=== TEXT SECTION ===
==================================================

Perspectives: Electric vehicles and better governance are creating opportunities in the mining sector, says Tom Holl, manager of the four-star rated BlackRock Energy & Resources Investment Trust

Tom Holl 29 July, 2019 | 9:33AM

 mining

The natural resources sector has seen considerable highs and lows in recent years. When China was experiencing significant economic growth, it created a sustained period of high demand for raw materials, which started to fall away as the pace of that growth slowed. Investors may have been left with a lingering sense that the sector is just too unpredictable.

But there have been significant and enduring changes in the sector in recent years, which we believe have changed its long-term prospects.

Long seen as a sector only likely to thrive at times of economic expansion, today the natural resources is hooked into a number of long-term structural trends in the economy. At the same time, resource companies are improving their capital discipline and paying higher dividends to shareholders. This comes at a point when the supply of certain commodities is falling, but also when stock valuations look lower relative to history.

Energy Transition

Climate change is becoming an increasingly insistent problem. As it moves from the focus of a few activists to a preoccupation for policymakers across the globe, the way energy is created and used is a puzzle that the resources sector has an important role in solving. With the portfolio split between energy providers and mining, it’s an important consideration for us too. The move to a lower carbon economy creates challenges for some companies within the sector, but other areas are proving part of the solution.

==================================================

=== RECORDS SHOWN ===
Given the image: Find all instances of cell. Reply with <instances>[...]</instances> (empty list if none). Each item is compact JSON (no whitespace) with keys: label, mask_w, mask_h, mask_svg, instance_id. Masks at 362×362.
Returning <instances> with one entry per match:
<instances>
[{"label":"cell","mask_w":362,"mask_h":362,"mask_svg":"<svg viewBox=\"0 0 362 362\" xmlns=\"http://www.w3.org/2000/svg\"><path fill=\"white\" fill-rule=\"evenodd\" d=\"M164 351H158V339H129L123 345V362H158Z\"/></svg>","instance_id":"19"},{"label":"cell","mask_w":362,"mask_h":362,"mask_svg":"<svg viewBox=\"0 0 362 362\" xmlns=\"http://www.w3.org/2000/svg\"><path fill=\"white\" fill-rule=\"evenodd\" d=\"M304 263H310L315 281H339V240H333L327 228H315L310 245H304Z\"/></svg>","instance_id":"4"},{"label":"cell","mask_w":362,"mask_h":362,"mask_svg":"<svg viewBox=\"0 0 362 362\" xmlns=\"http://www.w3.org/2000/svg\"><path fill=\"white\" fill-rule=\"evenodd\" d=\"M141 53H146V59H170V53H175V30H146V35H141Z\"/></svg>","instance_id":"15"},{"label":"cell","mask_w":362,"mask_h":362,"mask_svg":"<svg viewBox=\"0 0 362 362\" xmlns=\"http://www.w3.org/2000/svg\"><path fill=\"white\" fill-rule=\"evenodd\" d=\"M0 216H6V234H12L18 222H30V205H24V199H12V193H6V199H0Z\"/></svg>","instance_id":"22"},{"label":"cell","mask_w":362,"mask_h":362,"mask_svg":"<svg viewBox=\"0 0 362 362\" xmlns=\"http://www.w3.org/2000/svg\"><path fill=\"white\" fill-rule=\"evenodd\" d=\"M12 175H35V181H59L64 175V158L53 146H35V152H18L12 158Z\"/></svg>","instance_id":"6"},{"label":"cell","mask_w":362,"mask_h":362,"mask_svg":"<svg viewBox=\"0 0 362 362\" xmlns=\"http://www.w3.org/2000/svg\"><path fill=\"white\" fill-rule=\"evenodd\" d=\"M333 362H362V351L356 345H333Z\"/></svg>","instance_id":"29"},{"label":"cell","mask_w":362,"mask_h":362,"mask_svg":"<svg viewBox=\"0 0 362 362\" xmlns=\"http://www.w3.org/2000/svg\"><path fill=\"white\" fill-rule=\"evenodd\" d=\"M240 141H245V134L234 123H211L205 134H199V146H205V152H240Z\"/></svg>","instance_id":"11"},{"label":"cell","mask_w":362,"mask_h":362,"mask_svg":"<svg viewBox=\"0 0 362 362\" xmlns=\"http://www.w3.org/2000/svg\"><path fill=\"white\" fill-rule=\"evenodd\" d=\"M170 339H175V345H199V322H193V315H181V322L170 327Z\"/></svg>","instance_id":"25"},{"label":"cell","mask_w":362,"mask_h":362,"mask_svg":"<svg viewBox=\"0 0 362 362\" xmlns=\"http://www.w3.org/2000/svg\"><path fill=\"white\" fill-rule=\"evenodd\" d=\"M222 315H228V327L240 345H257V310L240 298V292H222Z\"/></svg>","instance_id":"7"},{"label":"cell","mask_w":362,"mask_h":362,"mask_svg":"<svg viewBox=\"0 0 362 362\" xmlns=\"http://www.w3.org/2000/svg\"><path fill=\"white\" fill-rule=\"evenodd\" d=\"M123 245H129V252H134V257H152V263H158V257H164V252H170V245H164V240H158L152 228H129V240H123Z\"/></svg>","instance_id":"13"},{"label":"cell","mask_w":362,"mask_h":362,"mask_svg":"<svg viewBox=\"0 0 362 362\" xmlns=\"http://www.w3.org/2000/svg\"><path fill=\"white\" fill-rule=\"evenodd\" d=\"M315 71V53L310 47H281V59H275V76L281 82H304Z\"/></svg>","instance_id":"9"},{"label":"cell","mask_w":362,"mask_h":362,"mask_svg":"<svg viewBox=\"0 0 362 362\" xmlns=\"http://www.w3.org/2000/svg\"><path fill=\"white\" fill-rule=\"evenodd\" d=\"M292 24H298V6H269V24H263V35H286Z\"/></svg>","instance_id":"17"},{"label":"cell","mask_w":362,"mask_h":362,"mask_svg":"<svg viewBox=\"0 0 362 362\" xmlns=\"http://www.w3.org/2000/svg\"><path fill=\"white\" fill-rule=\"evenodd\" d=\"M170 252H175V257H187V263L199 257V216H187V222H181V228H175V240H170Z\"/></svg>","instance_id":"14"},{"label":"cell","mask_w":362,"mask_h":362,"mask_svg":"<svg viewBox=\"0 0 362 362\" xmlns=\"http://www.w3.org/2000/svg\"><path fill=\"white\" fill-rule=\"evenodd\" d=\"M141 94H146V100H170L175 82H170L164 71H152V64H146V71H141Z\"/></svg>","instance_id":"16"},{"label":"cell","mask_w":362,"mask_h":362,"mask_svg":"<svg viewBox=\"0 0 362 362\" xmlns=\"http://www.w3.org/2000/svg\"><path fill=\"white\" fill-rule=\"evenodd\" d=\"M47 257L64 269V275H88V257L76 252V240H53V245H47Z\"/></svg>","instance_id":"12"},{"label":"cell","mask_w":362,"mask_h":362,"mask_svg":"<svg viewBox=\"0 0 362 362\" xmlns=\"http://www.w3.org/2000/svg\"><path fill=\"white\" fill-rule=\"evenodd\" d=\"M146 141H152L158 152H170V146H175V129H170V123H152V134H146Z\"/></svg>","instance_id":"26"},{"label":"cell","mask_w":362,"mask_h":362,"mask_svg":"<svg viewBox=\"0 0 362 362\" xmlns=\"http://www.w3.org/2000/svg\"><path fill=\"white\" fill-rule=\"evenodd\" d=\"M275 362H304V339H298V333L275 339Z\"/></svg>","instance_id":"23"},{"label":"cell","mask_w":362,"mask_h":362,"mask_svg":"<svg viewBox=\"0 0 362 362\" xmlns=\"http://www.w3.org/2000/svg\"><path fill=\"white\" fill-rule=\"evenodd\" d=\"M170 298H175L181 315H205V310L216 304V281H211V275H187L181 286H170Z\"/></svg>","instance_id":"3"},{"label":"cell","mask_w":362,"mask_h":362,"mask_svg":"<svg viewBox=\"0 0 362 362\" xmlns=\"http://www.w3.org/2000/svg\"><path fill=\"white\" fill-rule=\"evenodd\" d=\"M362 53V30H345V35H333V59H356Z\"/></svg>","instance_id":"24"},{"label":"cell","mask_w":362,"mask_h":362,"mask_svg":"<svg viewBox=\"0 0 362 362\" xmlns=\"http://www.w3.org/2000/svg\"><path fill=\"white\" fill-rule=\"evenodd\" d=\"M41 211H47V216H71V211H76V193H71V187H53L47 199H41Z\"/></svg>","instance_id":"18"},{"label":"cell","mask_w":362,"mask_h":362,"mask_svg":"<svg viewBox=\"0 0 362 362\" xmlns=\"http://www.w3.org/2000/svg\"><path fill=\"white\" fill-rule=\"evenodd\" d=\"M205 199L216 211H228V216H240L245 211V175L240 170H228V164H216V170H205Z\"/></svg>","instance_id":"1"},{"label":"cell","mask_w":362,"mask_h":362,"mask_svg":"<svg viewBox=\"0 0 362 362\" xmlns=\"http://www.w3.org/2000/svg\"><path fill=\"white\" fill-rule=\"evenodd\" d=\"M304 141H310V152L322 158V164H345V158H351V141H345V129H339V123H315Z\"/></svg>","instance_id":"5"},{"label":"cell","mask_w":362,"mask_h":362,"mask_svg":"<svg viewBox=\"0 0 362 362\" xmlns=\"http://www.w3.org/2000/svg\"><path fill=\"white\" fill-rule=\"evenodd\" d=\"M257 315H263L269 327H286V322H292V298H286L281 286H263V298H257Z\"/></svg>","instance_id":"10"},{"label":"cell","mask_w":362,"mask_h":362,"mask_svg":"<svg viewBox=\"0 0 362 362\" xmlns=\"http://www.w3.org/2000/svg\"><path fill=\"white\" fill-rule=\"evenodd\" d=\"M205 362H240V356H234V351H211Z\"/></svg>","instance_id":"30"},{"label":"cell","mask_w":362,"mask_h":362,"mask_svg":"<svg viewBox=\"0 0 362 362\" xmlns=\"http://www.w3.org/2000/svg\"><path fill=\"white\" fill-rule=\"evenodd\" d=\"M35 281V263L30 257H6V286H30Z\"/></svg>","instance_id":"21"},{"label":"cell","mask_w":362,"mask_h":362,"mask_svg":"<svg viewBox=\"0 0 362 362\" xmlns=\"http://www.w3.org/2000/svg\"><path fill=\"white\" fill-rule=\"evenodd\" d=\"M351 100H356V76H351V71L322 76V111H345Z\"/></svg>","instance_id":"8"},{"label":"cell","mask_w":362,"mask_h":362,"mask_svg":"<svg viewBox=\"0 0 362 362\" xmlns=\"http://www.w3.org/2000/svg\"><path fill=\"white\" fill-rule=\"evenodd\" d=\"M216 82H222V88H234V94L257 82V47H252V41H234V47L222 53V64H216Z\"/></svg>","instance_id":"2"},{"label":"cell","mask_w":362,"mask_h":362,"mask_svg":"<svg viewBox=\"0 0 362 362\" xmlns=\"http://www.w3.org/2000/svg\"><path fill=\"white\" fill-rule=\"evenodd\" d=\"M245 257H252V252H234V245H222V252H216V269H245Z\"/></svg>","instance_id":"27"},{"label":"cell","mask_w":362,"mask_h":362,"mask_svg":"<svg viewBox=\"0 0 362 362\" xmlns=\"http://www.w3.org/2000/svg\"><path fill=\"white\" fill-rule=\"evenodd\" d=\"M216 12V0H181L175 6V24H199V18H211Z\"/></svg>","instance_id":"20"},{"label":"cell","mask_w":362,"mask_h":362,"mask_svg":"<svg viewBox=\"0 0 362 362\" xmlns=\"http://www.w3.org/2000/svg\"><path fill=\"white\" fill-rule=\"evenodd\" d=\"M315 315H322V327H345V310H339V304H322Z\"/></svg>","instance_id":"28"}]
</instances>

==================================================

=== INSTRUCTIONS FOR THE TASK ===
Reproduce, word for word, the passage of the natural resources article above that begins at the words "Perspectives: Electric vehicles" and stops after the words "its long-term prospects.".

=== EXERCISE RESPONSE ===
Perspectives: Electric vehicles and better governance are creating opportunities in the mining sector, says Tom Holl, manager of the four-star rated BlackRock Energy & Resources Investment Trust

Tom Holl 29 July, 2019 | 9:33AM

 mining

The natural resources sector has seen considerable highs and lows in recent years. When China was experiencing significant economic growth, it created a sustained period of high demand for raw materials, which started to fall away as the pace of that growth slowed. Investors may have been left with a lingering sense that the sector is just too unpredictable.

But there have been significant and enduring changes in the sector in recent years, which we believe have changed its long-term prospects.